━━ AVAILABLE DATA
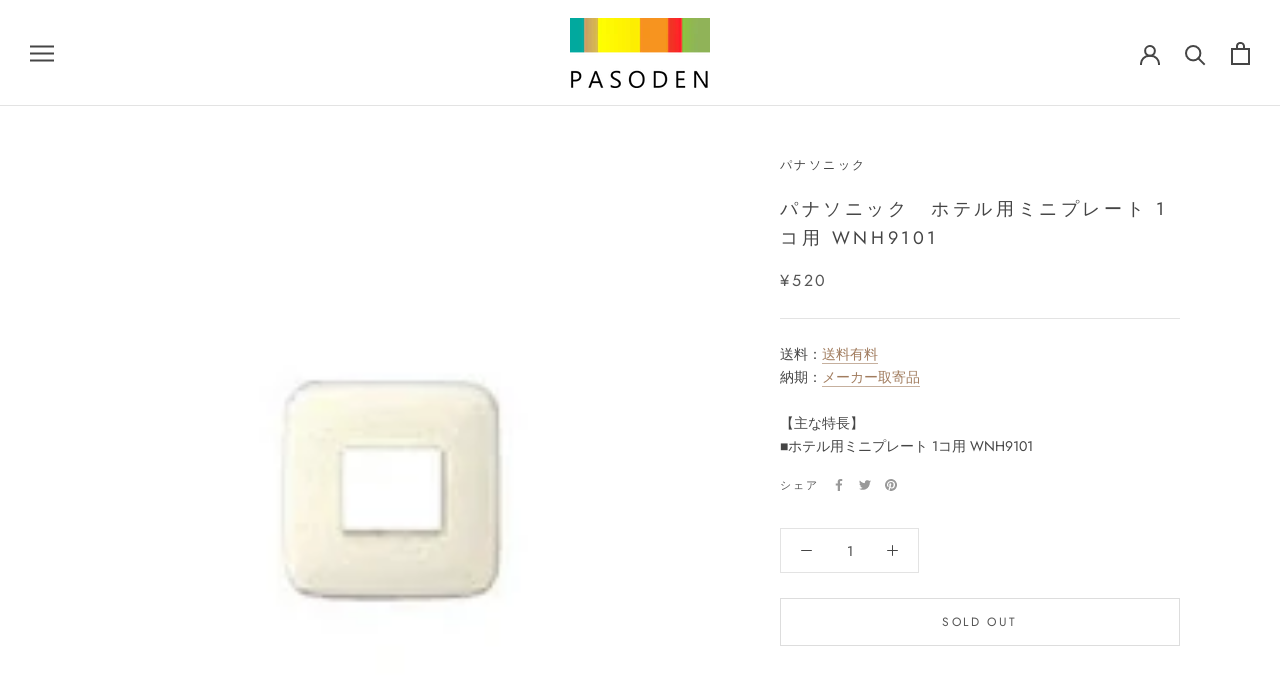

--- FILE ---
content_type: text/javascript
request_url: https://pasoden.com/cdn/shop/t/3/assets/custom.js?v=183944157590872491501587090030
body_size: -656
content:
//# sourceMappingURL=/cdn/shop/t/3/assets/custom.js.map?v=183944157590872491501587090030
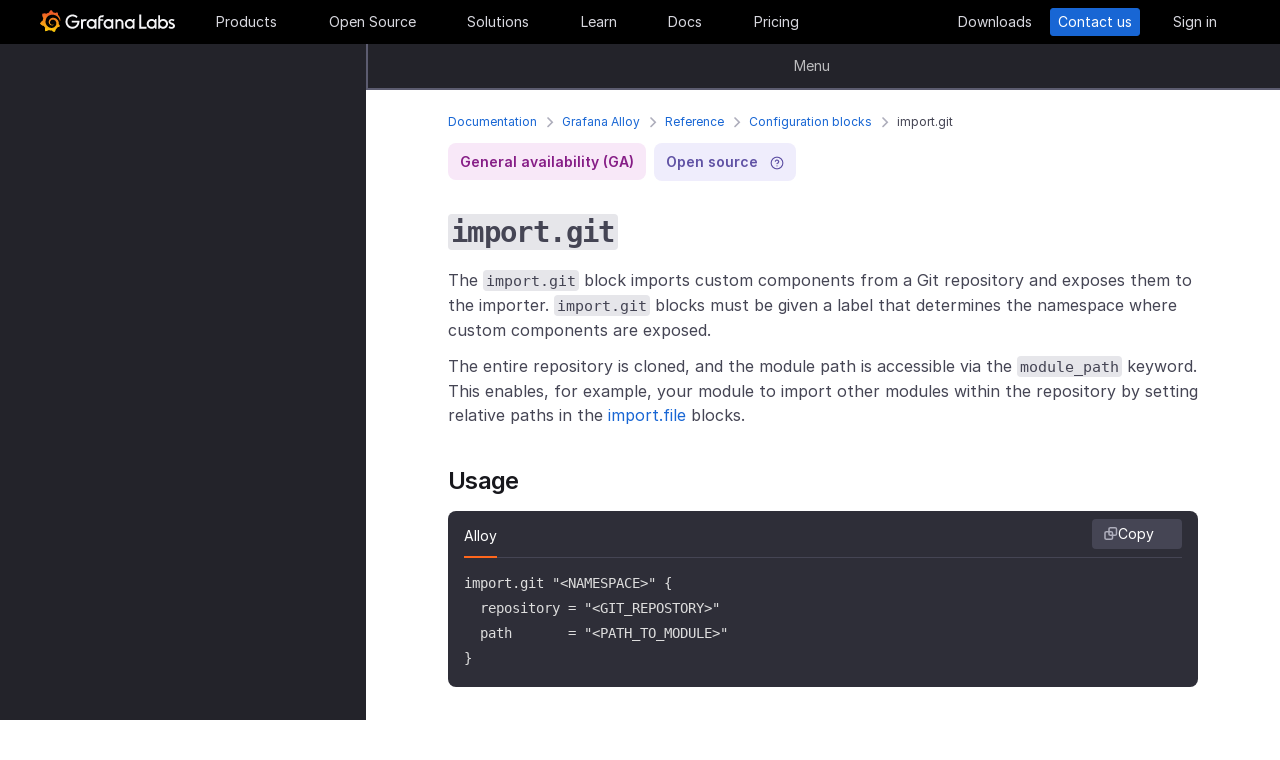

--- FILE ---
content_type: image/svg+xml; charset=utf-8
request_url: https://grafana.com/static/img/docs/icons/expand-black.svg
body_size: 130
content:
<svg fill="none" height="18" viewBox="0 0 18 18" width="18" xmlns="http://www.w3.org/2000/svg"><g stroke="#454554" stroke-linecap="round" stroke-linejoin="round" stroke-width="1.5"><path d="m11.3359 6.66585 5.3334-5.33333"/><path d="m1.33594 16.6659 5.33333-5.3334"/><path d="m4.66927 16.6659h-3.33333v-3.3334"/><path d="m16.6693 4.66585v-3.33333h-3.3334"/><path d="m11.3359 11.3325 5.3334 5.3334"/><path d="m1.33594 1.33252 5.33333 5.33333"/><path d="m1.33594 4.66585v-3.33333h3.33333"/><path d="m13.3359 16.6659h3.3334v-3.3334"/></g></svg>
━━━━
### [WORK INSTRUCTIONS]
Write out every record exactly. Leave the pictures out.

### [FINAL ANSWER]
--- FILE ---
content_type: text/javascript
request_url: https://pasoden.com/cdn/shop/t/3/assets/custom.js?v=183944157590872491501587090030
body_size: -656
content:
//# sourceMappingURL=/cdn/shop/t/3/assets/custom.js.map?v=183944157590872491501587090030

--- FILE ---
content_type: image/svg+xml; charset=utf-8
request_url: https://grafana.com/static/img/docs/icons/expand-black.svg
body_size: 130
content:
<svg fill="none" height="18" viewBox="0 0 18 18" width="18" xmlns="http://www.w3.org/2000/svg"><g stroke="#454554" stroke-linecap="round" stroke-linejoin="round" stroke-width="1.5"><path d="m11.3359 6.66585 5.3334-5.33333"/><path d="m1.33594 16.6659 5.33333-5.3334"/><path d="m4.66927 16.6659h-3.33333v-3.3334"/><path d="m16.6693 4.66585v-3.33333h-3.3334"/><path d="m11.3359 11.3325 5.3334 5.3334"/><path d="m1.33594 1.33252 5.33333 5.33333"/><path d="m1.33594 4.66585v-3.33333h3.33333"/><path d="m13.3359 16.6659h3.3334v-3.3334"/></g></svg>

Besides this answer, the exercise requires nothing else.